Wired’s Look at Apple’s Private Cloud Compute wired.com

Lily Hay Newman, of Wired, interviewed Apple’s Craig Federighi about Private Cloud Compute, the company’s custom system for processing Apple Intelligence requests unable to be handled on-device. Federighi explains how it all works in more simplified language, which is helpful, but I am eager to hear from third-parties about the real privacy differences.

There is an interesting two-part media story to this article, too. First, this little error:

Apple says it is still committed to doing as much Apple Intelligence processing as possible on-device, and a brand new iPhone 16 with its A18 chip, for example, will be able to do more AI processing locally than an iPhone 15 with an A16 chip. […]

I would hope so — an iPhone 15 with an A16 chip is not compatible with Apple Intelligence. An iPhone 15 Pro and its A17 Pro chip would be a better comparison. I do not know whether this error is Apple’s or the reporter’s, but it has survived a full day since the article’s publication.

Next, this paragraph:

Those who do get access to Apple Intelligence will have the ability to do far more than they could with past versions of iOS, from taking advantage of writing tools to photo analysis.
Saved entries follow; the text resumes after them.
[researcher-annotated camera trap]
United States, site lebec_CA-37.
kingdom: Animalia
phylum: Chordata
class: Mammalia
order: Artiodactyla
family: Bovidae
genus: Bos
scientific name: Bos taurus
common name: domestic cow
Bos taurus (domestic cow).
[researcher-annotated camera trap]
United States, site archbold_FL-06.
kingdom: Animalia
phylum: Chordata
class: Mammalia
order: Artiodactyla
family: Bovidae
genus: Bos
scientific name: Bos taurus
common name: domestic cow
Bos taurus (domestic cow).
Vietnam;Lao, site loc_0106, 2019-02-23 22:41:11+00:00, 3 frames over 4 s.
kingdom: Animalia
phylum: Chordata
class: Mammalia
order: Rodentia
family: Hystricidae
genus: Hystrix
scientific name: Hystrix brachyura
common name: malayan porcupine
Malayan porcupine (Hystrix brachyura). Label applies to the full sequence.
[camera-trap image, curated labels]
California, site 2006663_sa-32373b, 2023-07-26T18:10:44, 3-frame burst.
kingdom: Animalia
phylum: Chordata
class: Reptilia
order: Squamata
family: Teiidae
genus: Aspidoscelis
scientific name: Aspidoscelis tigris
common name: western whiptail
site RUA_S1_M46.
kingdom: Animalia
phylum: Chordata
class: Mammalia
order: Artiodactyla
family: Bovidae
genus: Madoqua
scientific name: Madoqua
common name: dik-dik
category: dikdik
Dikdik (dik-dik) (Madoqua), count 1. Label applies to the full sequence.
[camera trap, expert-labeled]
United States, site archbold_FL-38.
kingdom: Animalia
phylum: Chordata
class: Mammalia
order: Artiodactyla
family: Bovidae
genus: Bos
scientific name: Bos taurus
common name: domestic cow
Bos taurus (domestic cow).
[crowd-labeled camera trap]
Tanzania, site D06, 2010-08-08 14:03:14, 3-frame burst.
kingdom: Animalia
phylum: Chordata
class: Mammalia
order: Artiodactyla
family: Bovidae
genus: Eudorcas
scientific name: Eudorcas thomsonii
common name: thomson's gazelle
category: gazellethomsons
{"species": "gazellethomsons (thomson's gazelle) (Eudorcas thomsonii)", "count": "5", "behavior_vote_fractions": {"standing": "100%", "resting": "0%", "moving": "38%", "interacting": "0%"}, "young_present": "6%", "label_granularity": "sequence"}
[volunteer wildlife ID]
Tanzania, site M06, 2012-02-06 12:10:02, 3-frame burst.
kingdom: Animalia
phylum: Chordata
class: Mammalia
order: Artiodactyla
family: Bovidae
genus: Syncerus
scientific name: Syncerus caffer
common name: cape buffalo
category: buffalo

Federighi says that his family celebrated their dog’s recent birthday with an Apple Intelligence–generated Image Playground creation shared exclusively with WIRED. […]

This paragraph was edited — Wired appended a cheeky note to the article saying it “was updated with clarification on the Apple Intelligence-generated image Federighi created for his dog’s birthday and additional confirmation that she is a very good dog”. The original version read:

Those who do get access to Apple Intelligence will have the ability to do far more than they could with past versions of iOS, from writing tools to photo analysis. Federighi says that his family celebrated their dog’s recent birthday with an Apple Intelligence-generated GenMoji (viewed and confirmed to be very cute by WIRED). […]

“Cute” is subjective; I am less amused. The referenced article was also updated after it was published “to add the name of Federighi’s dog”. Who requested that change, I wonder?